Page excerpt Start Marker

PLASKON: Ideally research agencies would build these quick robots for the race and then could be used to help soldiers carry supplies and save lives by taking on dangerous situations. But as race day approached it was apparent expectations were high. Retired aerospace engineer Bob Williams who watched nearly two-dozen robots fail to qualify for the race this week at the California Speedway east of LA. Only one made it while he was there.

WILLIAMS: Fast is a relative term . . . It was going I would say faster than any other vehicle we have seen out here but probably averaging 5 to 10 miles an hour which isn't all that fast.

PLASKON: Most are modified SUVs, covered in red kill switches. The computers inside can be easily confused by static, colors and the off road jolting doesn't help either. They plot along a course meant to simulate the desert, navigating a sand pit and a gap between corrugated metal. By yesterday three had passed the field tests including a robotic motorcycle. It looks like just tires and wires. It bolts out of it's chute, crashes into a concrete barrier, turns around, crashes into a truck, a minute later reverses and snakes aimlessly away completely off course. Most are less dramatic, but still unpredictable. Melanie Duma of team Axia Racing sent her Jeep Cherokee robot out on its own for the first time here.

DUMA: Well the horn is when we start and stop, and also when we change gears, and what we did is we are right up against the barricade and lets see what happens here. It might take it a while.

PLASKON: Fascinated spectators follow along side the robots, protected by a chain link fence and concrete barriers. Sean Tedrow is among them.

TEDROW: Really they are just programs and you will see every time they think it seems like they are thinking like a human being.

PLASKON: The teams come from some of the nation's top Universities including Cal Tech, Carnegie Mellon and Berkley. If one of the 20-some teams here finishes the race to Las Vegas on Saturday they could win Department of Defense contracts to build robots. Tray Roski, CEO of Battle Bots and volunteer here, says contestants have other motives too.

ROSKI: This is really about showing off your brain and DARPA has really put up an incredible challenge here because of the million dollars, a million dollar prize. It is the largest prize in robot contests that I have ever heard of and probably will be for a very long time . . . ha ha ha.

PLASKON: He says this competition will change the world by making heroes of robot builders. The Pentagon is pleased because the challenge has sparked the imagination in people who would otherwise never be doing business with the department of defense.

Page excerpt End Marker

In the excerpt about the robot race, how much prize money has DARPA put up?

Data excerpts Start Marker

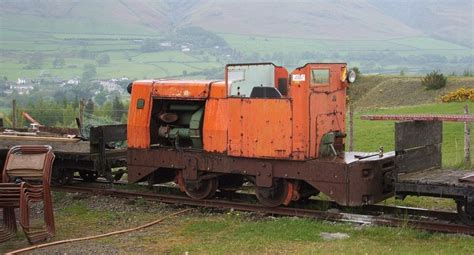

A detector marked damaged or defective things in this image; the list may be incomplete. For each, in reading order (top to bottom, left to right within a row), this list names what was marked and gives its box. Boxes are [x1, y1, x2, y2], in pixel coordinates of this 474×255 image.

Data excerpts End Marker
Data excerpts Start Marker

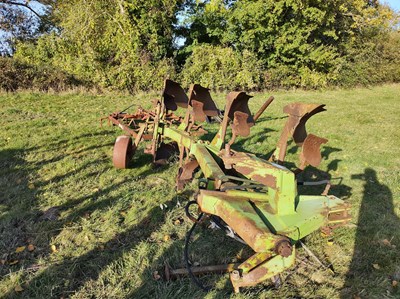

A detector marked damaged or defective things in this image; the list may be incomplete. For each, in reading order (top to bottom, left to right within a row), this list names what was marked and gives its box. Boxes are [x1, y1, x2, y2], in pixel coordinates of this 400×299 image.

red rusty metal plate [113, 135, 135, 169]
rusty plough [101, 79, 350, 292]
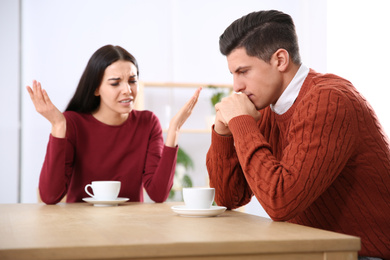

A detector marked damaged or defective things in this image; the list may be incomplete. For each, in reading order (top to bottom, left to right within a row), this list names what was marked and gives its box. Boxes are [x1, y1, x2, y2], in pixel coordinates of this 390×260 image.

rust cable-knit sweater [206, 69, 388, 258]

Data excerpts End Marker
Data excerpts Start Marker

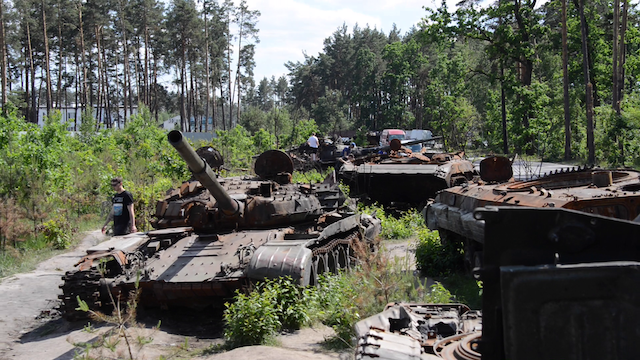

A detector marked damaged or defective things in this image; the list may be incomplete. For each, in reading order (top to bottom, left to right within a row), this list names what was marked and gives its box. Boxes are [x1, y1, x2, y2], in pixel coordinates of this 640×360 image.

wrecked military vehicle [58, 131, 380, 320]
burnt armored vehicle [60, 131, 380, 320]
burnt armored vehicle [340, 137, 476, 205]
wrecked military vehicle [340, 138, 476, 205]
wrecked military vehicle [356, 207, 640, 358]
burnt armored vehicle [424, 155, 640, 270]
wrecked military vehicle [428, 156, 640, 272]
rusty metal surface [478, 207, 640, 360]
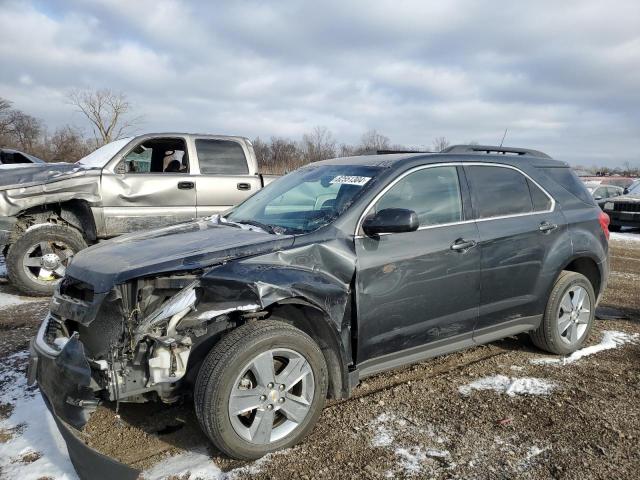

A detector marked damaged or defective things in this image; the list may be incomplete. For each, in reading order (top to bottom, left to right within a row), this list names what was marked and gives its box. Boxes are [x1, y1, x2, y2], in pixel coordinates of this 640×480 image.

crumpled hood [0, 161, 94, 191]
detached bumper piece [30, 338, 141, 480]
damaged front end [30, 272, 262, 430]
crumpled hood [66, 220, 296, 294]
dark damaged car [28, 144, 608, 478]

Data excerpts End Marker

* Solution
A million dollars.